Description of the task
Exactly as written, please set down all of the entries again, with no pictures.
---------- Given records ----------
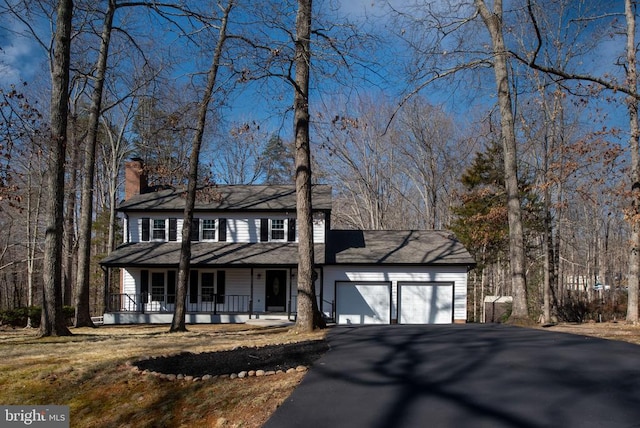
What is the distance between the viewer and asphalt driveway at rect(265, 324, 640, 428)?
4.80 meters

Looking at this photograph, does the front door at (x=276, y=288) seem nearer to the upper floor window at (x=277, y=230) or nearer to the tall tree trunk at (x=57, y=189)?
the upper floor window at (x=277, y=230)

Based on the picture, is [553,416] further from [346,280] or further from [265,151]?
[265,151]

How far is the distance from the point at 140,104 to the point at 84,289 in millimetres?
14493

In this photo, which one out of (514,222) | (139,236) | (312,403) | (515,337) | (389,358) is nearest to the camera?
----------
Answer to this problem
What is the distance between the viewer and asphalt driveway at rect(265, 324, 640, 428)?
4.80 meters

Looking at this photograph, does the front door at (x=276, y=288) seem nearer to the upper floor window at (x=277, y=230) or nearer to the tall tree trunk at (x=57, y=189)?
the upper floor window at (x=277, y=230)

Based on the picture, is [553,416] further from [346,280] or further from [265,151]?
[265,151]

How far is the distance from the point at 140,104 to the point at 84,289 in millimetres?
14493

In this photo, which one out of (514,222) | (139,236) | (312,403) | (515,337) | (389,358) is nearest to the camera?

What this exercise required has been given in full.